» TASK BRIEF: What is needed here is an exact printout of the data, with no pictures included.

» DATA BELOW:
───

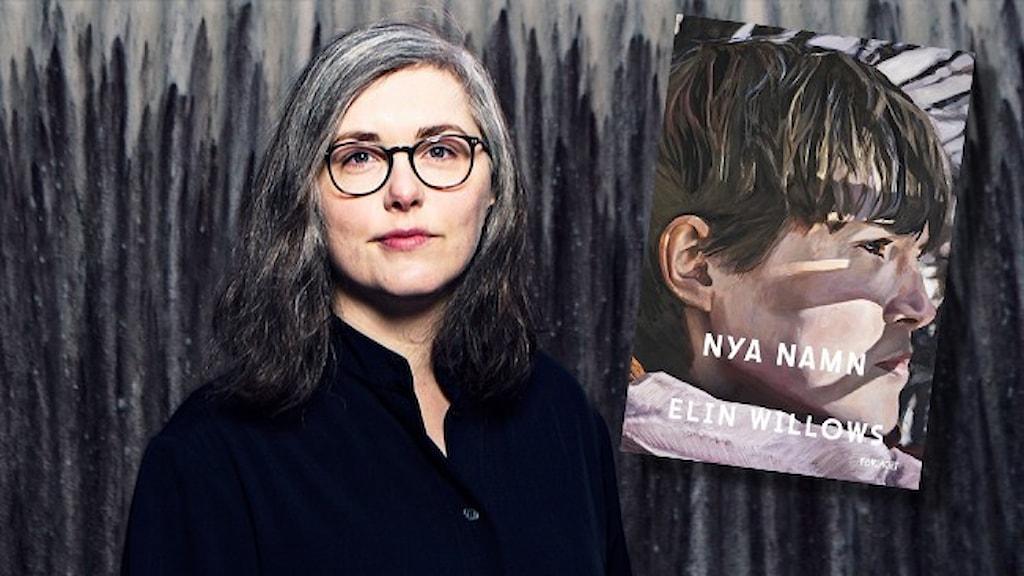 """Porträtt av författaren Elin Willows klädd i svart med halvlångt gråsprängt hår mot gråsvart, blyertsaktig bakgrund. Infällt är omslaget till hennes nya bok """"Nya namn""""."""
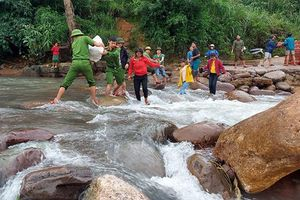 Quảng Bình hỗ trợ đồng bào DTTS khắc phục hậu quả mưa lũ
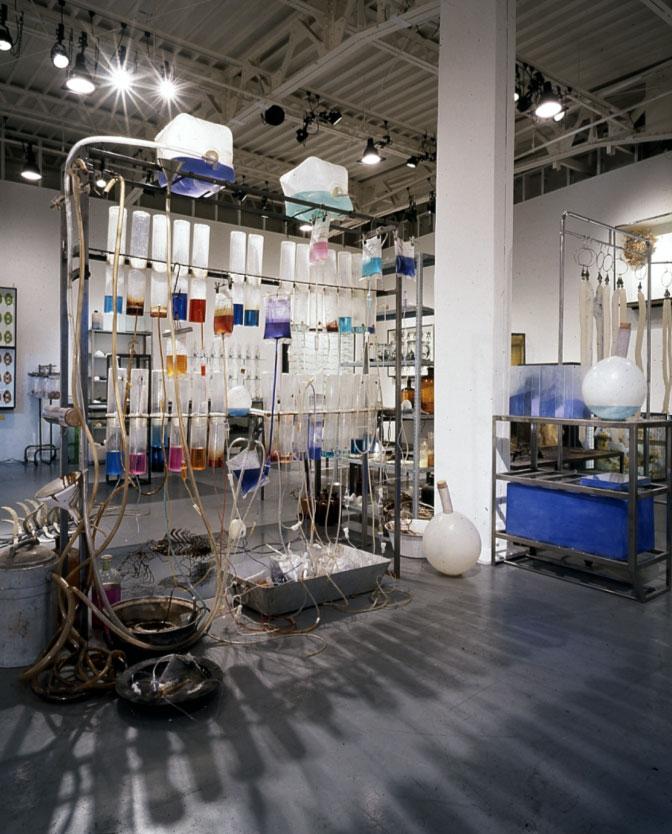 wieviel Grad hat Blau - 1993, Mixed Media, Installationsaufbau Röntgen-Kunstinstitut, Tokyo - Wolfgang Stiller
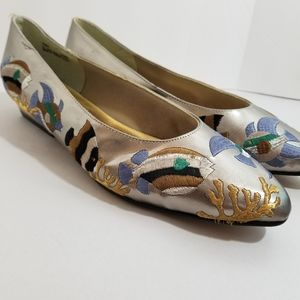 ANNIE Fish Embroidered Flats sz 10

───

» TASK RESULT:
 """Porträtt av författaren Elin Willows klädd i svart med halvlångt gråsprängt hår mot gråsvart, blyertsaktig bakgrund. Infällt är omslaget till hennes nya bok """"Nya namn""""."""
 Quảng Bình hỗ trợ đồng bào DTTS khắc phục hậu quả mưa lũ
 wieviel Grad hat Blau - 1993, Mixed Media, Installationsaufbau Röntgen-Kunstinstitut, Tokyo - Wolfgang Stiller
 ANNIE Fish Embroidered Flats sz 10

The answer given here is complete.